Devrilen liderlerin, parçalanan ülkelerin tamamı İsrail için sorun teşkil eden,
Büyük İsrail planına engel olanlardı. Bölgedeki halkların işi fark etmesi ve
sorun çıkarması üzerine, devreye b planı sokuldu. DEAŞ denilen vahşi yapı
sahaya sürüldü. Oyun kaldığı yerden, "DEAŞ'la mücadele ediyoruz"
diyerek sürdürüldü ve hala da bu bahaneyle devam ettiriliyor.
GAFLET VE YANILGI
Barzani,
Türkiye'de bir kaymakamla dahi muhatap olabilmek için haftalarca beklerken,
kırmızı halılarla karşılanıp devlet başkanı muamelesi görme aşamasına işte
böyle geldi, daha doğrusu getirildi. Bütün bunlar olurken bölge halklarının
derin uykusu, Türkiye'yi yönetenlerin gafleti elbette işlerini çok
kolaylaştırdı. Bu ayrı bir tartışmadır ve yıllarca bunları yazdık, anlattık.
Bütün tespitlerimizde, bütün itirazlarımızda, bütün öngörülerimizde haklı
çıktık. Keşke yanılsaydık. Biz yanılmadık, ama bugünlere gelinmesinde büyük
sorumluluk taşıyanlar, yanıldıklarını, yanıltıldıklarını kabul ediyorlar. Olan
bu millete, bu ülkeye oluyor. "Ekonomik fayda elde ettik" gibi akla
ziyan savunmaları, hala dinliyoruz. Bunu söyleyenler üç kuruşluk fayda uğruna
ülkenin nasıl bir felaketin eşiğine getirildiğinin ya farkında değiller, ya
aklımızla alay edecek kadar kendilerini kaybetmiş şekilde bir ihanetin
içindedirler.
ARTIK YANLIŞ YAPMAYALIM
Bu referandum
ne pahasına olursa olsun yatırılmamalıydı. Hiç olmazsa bundan sonra
yanılmayalım, yanlış yapmayalım.Karşımızdaki ihanet cephesi artık kendini
gizleme gereği bile duymuyor. Barzani üzerinden BOP'lu oyunun yeni bir aşaması
daha tamamlanmak üzeredir. ABD'nin bu referandumun ertelenmesini istemesi
tamamen taktik gereğidir. Eğer gerçekten isteselerdi bu referandumu çok
rahatlıkla durdururlardı. Kaldı ki, istenilen sadece bir ertelemedir ve çok
daha uygun şartlarda yapılması için bu tavır alınmıştır. Ancak, özellikle
ABD'nin şımarık çocuğu İsrail'in bu referandumun bizzat içinde yer alması,
erteleme talebinin zerre kadar samimiyet taşımadığını zaten belgeliyordu.

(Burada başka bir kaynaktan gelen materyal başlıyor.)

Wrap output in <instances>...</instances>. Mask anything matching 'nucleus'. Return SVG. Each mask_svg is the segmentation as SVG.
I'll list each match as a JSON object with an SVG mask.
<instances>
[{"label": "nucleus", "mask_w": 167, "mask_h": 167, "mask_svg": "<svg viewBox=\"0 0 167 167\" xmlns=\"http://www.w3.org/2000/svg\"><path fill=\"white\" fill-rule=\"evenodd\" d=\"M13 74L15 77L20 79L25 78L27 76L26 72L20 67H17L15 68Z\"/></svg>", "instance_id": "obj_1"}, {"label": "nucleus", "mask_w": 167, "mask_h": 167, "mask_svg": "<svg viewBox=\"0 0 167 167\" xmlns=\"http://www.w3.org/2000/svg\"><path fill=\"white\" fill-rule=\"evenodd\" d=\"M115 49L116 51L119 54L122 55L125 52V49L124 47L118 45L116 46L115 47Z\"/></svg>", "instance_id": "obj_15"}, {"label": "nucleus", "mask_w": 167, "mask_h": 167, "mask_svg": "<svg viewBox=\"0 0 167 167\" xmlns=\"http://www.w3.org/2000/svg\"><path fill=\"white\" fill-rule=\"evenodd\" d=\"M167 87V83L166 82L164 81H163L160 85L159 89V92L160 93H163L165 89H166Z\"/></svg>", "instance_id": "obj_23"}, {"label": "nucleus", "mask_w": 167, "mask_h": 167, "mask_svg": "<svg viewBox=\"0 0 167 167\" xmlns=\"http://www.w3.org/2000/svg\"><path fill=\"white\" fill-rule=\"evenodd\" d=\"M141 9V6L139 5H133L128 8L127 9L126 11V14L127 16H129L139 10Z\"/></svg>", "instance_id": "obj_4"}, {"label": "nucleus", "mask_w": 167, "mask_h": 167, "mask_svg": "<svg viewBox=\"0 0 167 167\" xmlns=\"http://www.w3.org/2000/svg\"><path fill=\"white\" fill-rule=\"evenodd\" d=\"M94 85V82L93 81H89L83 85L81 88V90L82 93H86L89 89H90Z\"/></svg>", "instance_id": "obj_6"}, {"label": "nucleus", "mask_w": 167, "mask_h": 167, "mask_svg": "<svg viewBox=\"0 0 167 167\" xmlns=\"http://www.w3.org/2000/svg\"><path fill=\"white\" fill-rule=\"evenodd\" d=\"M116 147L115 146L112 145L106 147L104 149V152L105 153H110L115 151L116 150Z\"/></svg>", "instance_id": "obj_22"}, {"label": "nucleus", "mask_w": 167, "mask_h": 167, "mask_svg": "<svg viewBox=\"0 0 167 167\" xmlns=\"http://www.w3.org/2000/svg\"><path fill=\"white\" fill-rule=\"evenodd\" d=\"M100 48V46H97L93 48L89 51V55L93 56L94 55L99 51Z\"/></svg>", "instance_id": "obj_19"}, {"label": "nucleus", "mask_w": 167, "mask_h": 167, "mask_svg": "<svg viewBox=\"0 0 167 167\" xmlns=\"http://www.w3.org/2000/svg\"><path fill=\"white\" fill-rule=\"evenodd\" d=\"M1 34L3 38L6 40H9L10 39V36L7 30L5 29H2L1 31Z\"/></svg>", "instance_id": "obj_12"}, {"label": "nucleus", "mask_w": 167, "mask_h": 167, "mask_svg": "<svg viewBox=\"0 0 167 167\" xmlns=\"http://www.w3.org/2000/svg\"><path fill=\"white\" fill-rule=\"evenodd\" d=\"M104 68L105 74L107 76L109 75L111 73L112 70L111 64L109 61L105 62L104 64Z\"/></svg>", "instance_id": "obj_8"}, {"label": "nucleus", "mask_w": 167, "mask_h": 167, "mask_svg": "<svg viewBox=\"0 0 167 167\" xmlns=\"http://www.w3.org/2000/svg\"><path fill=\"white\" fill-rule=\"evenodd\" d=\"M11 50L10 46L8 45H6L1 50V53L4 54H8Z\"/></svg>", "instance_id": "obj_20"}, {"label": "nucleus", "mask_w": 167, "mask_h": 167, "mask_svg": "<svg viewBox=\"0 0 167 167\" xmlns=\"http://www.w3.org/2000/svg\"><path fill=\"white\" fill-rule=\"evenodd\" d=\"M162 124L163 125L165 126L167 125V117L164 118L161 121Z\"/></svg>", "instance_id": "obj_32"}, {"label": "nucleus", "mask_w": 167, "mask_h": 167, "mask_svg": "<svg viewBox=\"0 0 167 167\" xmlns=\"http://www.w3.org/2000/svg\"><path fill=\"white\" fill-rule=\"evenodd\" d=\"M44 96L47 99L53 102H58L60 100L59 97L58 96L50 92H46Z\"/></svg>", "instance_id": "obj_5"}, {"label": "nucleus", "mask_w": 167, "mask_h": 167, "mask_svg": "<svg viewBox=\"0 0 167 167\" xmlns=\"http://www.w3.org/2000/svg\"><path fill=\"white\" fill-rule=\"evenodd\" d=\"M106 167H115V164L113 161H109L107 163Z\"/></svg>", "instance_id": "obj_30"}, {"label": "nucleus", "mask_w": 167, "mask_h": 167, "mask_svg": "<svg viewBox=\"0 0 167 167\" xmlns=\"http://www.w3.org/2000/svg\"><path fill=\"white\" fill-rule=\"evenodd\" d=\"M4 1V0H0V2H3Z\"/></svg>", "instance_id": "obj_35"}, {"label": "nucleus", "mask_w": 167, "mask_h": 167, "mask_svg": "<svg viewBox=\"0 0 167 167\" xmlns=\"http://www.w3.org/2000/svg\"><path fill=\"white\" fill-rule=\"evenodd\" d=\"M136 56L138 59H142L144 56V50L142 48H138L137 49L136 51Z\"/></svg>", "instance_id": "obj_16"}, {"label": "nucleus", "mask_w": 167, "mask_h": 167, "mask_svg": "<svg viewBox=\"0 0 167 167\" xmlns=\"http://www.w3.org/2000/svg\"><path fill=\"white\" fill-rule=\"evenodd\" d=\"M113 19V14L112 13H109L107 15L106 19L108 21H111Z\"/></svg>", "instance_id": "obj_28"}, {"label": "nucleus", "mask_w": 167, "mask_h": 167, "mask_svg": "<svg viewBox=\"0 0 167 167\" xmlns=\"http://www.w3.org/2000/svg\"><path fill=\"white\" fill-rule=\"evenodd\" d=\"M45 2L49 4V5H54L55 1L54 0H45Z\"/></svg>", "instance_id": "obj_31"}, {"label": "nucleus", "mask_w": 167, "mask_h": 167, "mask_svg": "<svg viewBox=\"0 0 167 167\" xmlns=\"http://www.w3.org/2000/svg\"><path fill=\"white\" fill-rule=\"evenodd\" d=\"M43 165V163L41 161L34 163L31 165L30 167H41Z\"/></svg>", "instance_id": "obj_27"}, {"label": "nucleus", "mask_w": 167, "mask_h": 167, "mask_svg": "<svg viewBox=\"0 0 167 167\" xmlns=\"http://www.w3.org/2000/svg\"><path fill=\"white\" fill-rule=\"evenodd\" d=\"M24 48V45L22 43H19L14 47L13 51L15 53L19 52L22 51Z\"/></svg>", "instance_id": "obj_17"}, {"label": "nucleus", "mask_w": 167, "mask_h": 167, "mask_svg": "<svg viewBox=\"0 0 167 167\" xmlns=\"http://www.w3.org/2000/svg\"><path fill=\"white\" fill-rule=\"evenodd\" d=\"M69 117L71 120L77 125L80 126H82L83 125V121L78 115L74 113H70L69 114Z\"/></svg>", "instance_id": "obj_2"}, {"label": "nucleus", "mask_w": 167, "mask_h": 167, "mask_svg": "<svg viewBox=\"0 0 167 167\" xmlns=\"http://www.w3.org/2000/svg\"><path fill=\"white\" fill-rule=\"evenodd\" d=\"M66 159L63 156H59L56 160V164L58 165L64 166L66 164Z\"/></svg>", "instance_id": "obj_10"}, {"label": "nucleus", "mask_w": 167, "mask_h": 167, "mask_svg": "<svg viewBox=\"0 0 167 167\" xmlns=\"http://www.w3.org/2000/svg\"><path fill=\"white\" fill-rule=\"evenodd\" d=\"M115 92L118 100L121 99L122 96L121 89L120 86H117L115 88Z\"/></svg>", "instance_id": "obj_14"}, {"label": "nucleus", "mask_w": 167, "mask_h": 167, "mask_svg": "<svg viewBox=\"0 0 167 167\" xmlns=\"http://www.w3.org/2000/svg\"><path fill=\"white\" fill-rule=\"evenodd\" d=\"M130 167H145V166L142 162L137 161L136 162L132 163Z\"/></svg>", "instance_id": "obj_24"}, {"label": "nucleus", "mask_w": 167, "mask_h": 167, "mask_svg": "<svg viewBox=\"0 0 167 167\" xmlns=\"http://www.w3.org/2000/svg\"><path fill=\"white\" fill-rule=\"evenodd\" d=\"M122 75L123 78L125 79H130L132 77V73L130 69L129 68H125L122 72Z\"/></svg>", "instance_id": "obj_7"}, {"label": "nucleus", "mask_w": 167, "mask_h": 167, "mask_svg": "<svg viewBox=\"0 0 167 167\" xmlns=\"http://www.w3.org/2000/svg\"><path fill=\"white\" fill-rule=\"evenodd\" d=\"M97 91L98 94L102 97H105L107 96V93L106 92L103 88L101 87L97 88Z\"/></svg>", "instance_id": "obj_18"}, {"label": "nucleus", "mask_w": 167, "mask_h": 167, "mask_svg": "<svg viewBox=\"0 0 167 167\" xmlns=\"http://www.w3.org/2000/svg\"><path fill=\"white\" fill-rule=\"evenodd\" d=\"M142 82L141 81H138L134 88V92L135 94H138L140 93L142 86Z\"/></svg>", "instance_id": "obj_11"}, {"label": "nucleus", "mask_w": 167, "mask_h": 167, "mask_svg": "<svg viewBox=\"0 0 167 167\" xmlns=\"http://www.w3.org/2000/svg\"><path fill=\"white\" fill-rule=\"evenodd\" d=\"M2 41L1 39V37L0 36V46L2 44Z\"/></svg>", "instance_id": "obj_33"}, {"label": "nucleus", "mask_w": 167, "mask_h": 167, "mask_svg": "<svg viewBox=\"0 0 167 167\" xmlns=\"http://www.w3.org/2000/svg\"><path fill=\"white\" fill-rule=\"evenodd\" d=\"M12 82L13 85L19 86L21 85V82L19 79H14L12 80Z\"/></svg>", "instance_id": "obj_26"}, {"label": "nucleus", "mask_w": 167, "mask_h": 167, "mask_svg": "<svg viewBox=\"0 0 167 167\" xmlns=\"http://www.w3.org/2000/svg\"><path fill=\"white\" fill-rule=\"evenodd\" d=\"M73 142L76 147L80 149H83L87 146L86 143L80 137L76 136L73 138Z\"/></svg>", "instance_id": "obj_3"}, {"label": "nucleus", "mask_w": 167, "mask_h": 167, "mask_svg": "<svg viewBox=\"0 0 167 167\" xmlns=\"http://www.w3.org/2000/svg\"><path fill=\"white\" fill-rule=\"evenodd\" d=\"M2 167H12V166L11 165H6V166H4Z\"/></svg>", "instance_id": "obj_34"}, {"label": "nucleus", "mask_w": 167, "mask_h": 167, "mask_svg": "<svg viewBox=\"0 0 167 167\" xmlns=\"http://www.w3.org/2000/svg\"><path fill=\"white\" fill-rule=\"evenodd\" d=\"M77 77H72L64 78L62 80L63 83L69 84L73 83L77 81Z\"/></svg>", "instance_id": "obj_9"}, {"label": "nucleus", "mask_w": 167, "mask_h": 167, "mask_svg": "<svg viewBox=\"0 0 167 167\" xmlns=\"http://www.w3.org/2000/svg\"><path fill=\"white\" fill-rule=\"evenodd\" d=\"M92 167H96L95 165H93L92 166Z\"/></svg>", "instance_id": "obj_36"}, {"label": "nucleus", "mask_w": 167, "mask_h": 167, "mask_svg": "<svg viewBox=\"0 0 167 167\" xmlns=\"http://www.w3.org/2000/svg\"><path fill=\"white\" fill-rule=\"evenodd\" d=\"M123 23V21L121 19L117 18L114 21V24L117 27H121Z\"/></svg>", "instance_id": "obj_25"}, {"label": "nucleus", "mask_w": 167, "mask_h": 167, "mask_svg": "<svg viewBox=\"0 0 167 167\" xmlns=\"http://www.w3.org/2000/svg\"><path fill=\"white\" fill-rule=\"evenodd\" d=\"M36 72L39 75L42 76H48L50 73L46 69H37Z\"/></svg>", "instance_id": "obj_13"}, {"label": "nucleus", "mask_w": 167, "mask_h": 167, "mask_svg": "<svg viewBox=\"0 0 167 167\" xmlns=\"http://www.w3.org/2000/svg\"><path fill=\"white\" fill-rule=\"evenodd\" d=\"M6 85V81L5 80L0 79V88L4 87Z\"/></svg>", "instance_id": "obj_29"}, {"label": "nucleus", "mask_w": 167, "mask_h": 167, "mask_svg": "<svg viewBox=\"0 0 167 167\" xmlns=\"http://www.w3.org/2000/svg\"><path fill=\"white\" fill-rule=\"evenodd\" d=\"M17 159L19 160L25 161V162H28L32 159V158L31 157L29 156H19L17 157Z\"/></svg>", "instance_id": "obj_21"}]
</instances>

Şimdi, Barzani ile nasıl kolkola yürüdüklerini ibretle izliyoruz. Türkiye, İran
ve Irak Merkezi hükümetinin Barzani'nin daha ileri gitmesini engellemek için
harekete geçmesi üzerine, ABD açık şekilde sahaya indi. Peşmergebaşını korumak
ve referandum sonuçlarını hayata geçirmek için tıpkı Kuzey Suriye'dekine benzer
şekilde bölgeye asker ve silah yığmaya başladı. Kuzey Irak'a asker, silah ve
cephane sevkiyatını son 3 günde arttığı,
Mahmur, Zaho, Zemmar, Kerkük ve Kesik bölgelerine asker, cephane ve
zırhlı araç sevk edildiği, Harir ve Hevler üslerine füze, helikopter ve
insansız hava aracı (İHA) yüklü konteynerler gönderdiği basına yansıdı.

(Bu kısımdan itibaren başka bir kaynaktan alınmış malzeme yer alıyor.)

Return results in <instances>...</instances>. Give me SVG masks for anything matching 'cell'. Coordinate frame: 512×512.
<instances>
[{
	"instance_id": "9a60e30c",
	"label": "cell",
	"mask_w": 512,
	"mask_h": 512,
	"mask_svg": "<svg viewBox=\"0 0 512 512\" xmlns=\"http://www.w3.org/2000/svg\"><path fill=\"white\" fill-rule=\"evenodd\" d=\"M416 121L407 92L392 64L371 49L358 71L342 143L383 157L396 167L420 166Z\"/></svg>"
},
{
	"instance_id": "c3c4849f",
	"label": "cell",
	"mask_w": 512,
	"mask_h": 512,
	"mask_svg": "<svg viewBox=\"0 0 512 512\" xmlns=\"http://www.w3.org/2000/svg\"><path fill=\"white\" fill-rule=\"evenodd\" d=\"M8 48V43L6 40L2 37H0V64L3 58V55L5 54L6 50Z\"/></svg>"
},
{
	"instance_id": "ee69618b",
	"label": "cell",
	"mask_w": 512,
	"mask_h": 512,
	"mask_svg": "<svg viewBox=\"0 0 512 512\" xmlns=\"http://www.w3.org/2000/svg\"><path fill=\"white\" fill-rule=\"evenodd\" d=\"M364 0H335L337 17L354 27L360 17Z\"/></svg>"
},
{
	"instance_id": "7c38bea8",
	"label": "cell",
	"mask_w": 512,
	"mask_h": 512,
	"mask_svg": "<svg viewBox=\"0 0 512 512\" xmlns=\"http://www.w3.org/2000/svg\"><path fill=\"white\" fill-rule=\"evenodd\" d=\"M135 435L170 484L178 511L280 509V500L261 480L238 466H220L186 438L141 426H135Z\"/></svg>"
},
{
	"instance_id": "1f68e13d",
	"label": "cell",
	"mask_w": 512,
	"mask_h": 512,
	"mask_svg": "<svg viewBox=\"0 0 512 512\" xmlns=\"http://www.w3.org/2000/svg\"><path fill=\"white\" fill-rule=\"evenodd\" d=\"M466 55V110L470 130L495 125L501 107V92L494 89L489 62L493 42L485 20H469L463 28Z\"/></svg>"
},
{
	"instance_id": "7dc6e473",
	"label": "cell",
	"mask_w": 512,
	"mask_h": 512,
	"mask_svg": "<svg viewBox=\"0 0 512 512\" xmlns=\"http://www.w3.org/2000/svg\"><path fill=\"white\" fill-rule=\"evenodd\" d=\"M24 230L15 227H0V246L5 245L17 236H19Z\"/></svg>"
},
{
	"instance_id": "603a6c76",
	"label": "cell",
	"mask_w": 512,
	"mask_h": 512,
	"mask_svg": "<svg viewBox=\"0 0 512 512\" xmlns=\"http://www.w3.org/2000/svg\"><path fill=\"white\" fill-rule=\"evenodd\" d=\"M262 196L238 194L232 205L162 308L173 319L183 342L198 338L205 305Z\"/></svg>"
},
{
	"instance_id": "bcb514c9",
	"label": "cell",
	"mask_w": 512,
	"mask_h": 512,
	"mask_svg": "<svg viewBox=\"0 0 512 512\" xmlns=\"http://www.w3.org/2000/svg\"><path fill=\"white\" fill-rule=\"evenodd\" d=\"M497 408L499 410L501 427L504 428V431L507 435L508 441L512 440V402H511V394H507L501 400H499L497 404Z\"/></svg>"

İPİNİ TUTANLAR BÖYLE İSTEDİ
İşte size
Barzani'nin bu cüreti nasıl bulduğunun, Türkiye kafa tutmaya nasıl cesaret
ettiğinin ispatı. Asıl sahibine güvenerek bu yola çakmış, daha doğrusu ipini
tutanlar böyle hareket etmesini istemişlerdir, o da üzerine düşeni yapmıştır.
Şimdi, "sen görevini yaptın, gerisini bize bırak" diyorlar. Kuzey
Irak'da yaşananlarla Kuzey Suriye'deki gelişmeler paralel yürümektedir ve BOP
yolunun iki kritik ayağı aynı anda tamamlanmaktadır. Fırat Kalkanı Harekatı
sırasında Münbiç'e ilerleyen Türk askerine karşı PKK/PYD'yi korumak için
teröristlerin bulunduğu mevzilere ABD bayrağı çektiler. Sonrasında
"DEAŞ'la ortak mücadele sürdürüyoruz" diyerek, bu kanlı teröristlere
binlerce TIR silah gönderip ordu kurdurdular. Oysa, gerçekten maksat DEAŞ'la mücadele
etmek olsaydı, bunun nasıl yapılacağını ve nasıl sonuç alınacağını Türkiye
Fırat Kalkanı Operasyonu ile gösterdi.Daha fazlası için de ABD'ye "ortak
hareket edelim" teklifinde bulundu. Şimi aynı kanlı plan Barzani için işliyor.
NEYİ BEKLİYORUZ?
Artık sıranın
Türkiye geleceği bellidir. Güney sınırımızda boydan boya bir terör kuşağı
oluşmuştur. Bu şartlar altında bizim Kerkük'e sahip çıkmamız ve içerideki
terörü bitirmemiz mümkün olmayacaktır. 350 kilometrelik Irak, 600 kilometrelik
Suriye sınırından her türlü silah, bomba, terörist kolaylıkla girip çıkacak ve
Türkiye çok kanlı bir çatışmanın içinde kendini bulacaktır. Benzer durum İran
için de geçerlidir. Dolayısı ile İran'la bu konuda işbirliği yapmak ve bu kirli
oyunu her ne pahasına olursa olsun durdurmak bir seçenek değil, bir
mecburiyettir. Ertelemeyiz, geç kalamayız, vazgeçemeyiz. Biran önce harekete
geçmek zorundayız. Her geçen gün aleyhimize işliyor. Referandum öncesinde
müdahale edilseydi, bölge şartları, mevsim şartları çok daha müsaitti. Bugün
ABD orada Barzani'yi korumaya almak üzere harekete geçmiştir. Yarın geç
olabilir. Neyi bekliyoruz? Daha ne olmasını istiyoruz?